Sous Windows, un code PIN qui ressemble à un mot de passe

Un mot de passe (code secret) doit être stocké quelque part, en général sous forme chiffrée et à sens unique (hash), soit localement, soit sur un serveur d’authentification. Depuis Windows Hello, il est possible d’utiliser plusieurs méthodes d’authentification au sein de l'OS de Microsoft, dont le code PIN.

Et qu’est-ce qu’on voit ? Windows nous propose la possibilité... d’inclure des lettres et des symboles. Quelle est alors la différence avec un mot de passe ? Elle se trouve dans le fonctionnement. Le code PIN de Windows Hello n’est pas stocké sur votre ordinateur, contrairement à un mot de passe, et il est lié à l’appareil physique.

Code PIN Windows 10

Quel est l’intérêt pour un particulier ? Il pourra ainsi se connecter sur un même compte Windows sur plusieurs machines avec un code secret différent sur chacune d'entre elles, réduisant le risque que son « secret » soit récupéré par un attaquant.
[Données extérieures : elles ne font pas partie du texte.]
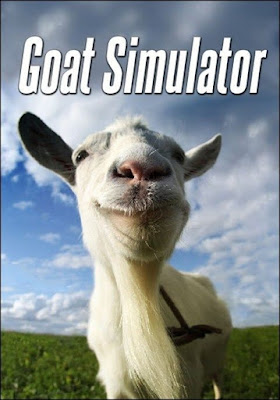 Goat Simulator PC Full Version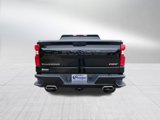 Certified 2022 Chevrolet Silverado 1500 RST w/ Z71 Off-Road Package image 4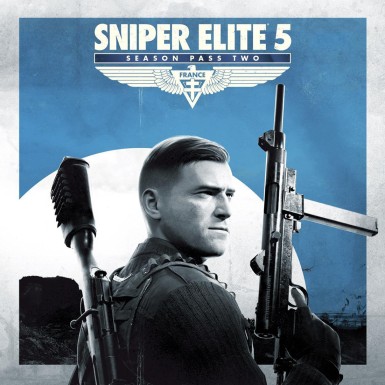 DLC Дополнение Sniper Elite 5 Season Pass Two PlayStation 4 PlayStation 5
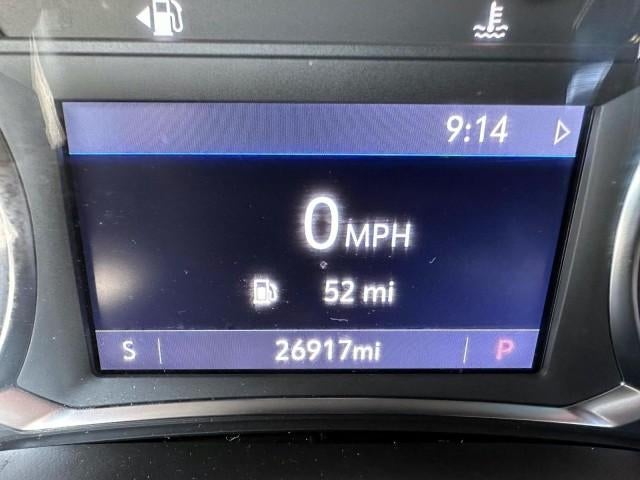 2023 Chevrolet Traverse AWD 1LT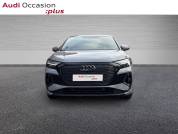 Voitures neuves Audi Q4 e-tron  Paris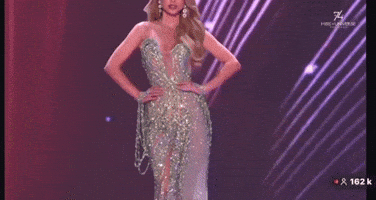 Miss Universe GIF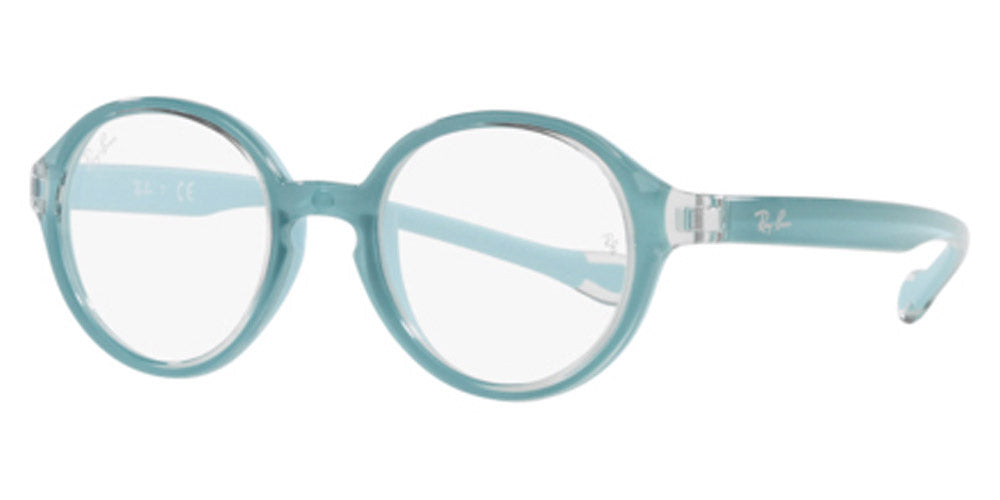 Ray-Ban® RY9075V RY9075V 3879 37 - Light Blue Eyeglasses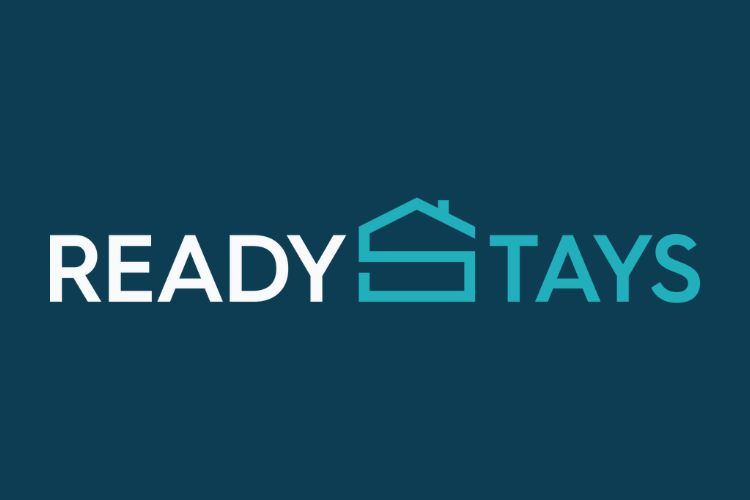 Ready Stays logo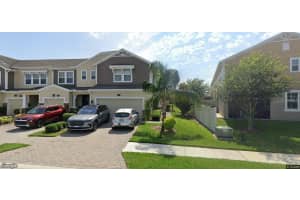 2117 LAKE WATERS PLACE, LUTZ, FL 33558 Sold 06/20/25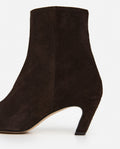 Xena - Suede Chocolate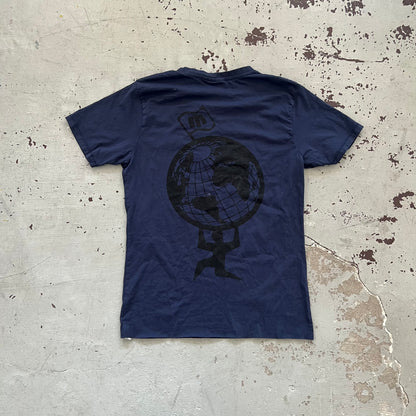 Klimatkamrat Tee - Small
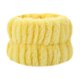 thumbnail image 1 of Banda para el cabello para lavarse la cara, diadema deportiva para yoga, accesorios para el cabello, banda para el cabello agradable para la piel para mujeres, banda para el cabello, 1 of 6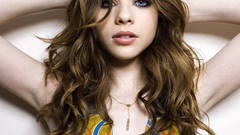 Michelle trachtenberg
Cela ne facilite pas le SSO (Single Sign On, permettant à l’inverse de se connecter à plusieurs machines à partir d’une authentification centrale), mais on voit bien les implications :

  • Avoir un code PIN sur chaque machine Windows empêche un attaquant de se connecter à votre compte Windows depuis n’importe où. La sécurité est donc meilleure.
  • Par contre, si l’utilisateur légitime souhaite se connecter depuis une autre machine (cybercafé, lieu de vacances, etc.), son code PIN ne lui servira à rien et il devra trouver une autre solution.
  • Avoir un SSO est un gage de confort pour l’utilisateur, qui n’a à s’authentifier qu’une fois pour accéder à de nombreuses ressources.
  • Le confort est meilleur, mais la sécurité moins bonne au sens où la compromission du compte affectera toutes les ressources.

Un dernier rappel, s'il en était besoin, que confort et sécurité sont bel et bien antinomiques : tout est affaire de choix, et la tâche des spécialistes de sécurité sera bien souvent de trouver le bon équilibre entre les deux.